» The problem:
State how many lines in the records below contain the string "photovoltaic". Case counts; give the number alone.

» Extracted entries:
________________________

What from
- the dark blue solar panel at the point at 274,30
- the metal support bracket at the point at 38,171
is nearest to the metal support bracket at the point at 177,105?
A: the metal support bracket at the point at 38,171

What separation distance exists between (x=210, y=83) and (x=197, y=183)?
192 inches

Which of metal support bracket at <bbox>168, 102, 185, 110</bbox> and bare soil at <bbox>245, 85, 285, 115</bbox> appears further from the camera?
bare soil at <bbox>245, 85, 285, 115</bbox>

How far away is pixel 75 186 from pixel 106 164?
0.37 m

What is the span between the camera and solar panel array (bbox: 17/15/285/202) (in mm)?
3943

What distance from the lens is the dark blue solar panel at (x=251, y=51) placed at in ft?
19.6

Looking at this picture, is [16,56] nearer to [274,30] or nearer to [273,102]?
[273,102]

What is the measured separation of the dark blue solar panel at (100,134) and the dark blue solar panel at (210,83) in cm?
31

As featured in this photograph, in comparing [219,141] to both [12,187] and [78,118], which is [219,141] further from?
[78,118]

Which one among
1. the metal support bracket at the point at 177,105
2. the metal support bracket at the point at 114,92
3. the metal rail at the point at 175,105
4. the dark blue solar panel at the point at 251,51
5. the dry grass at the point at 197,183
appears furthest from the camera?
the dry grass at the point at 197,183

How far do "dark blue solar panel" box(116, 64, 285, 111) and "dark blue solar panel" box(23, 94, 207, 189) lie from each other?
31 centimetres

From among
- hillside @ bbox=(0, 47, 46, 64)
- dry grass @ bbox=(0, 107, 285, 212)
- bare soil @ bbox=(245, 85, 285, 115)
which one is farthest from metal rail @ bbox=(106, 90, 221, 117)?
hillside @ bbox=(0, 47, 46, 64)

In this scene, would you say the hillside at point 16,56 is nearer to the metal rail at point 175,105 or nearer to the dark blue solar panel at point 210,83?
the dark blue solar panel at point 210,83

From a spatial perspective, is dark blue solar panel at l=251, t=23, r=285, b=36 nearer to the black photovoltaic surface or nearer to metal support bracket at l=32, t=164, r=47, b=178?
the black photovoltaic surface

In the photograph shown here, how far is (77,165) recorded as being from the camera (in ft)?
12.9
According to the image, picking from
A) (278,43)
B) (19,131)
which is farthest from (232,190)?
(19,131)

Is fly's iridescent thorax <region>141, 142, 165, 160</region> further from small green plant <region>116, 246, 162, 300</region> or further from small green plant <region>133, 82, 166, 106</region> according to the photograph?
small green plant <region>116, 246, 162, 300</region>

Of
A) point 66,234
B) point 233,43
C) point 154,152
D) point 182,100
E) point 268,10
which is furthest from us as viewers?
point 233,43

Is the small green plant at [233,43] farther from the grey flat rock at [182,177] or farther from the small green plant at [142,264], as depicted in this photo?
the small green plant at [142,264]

________________________

» Task response:
2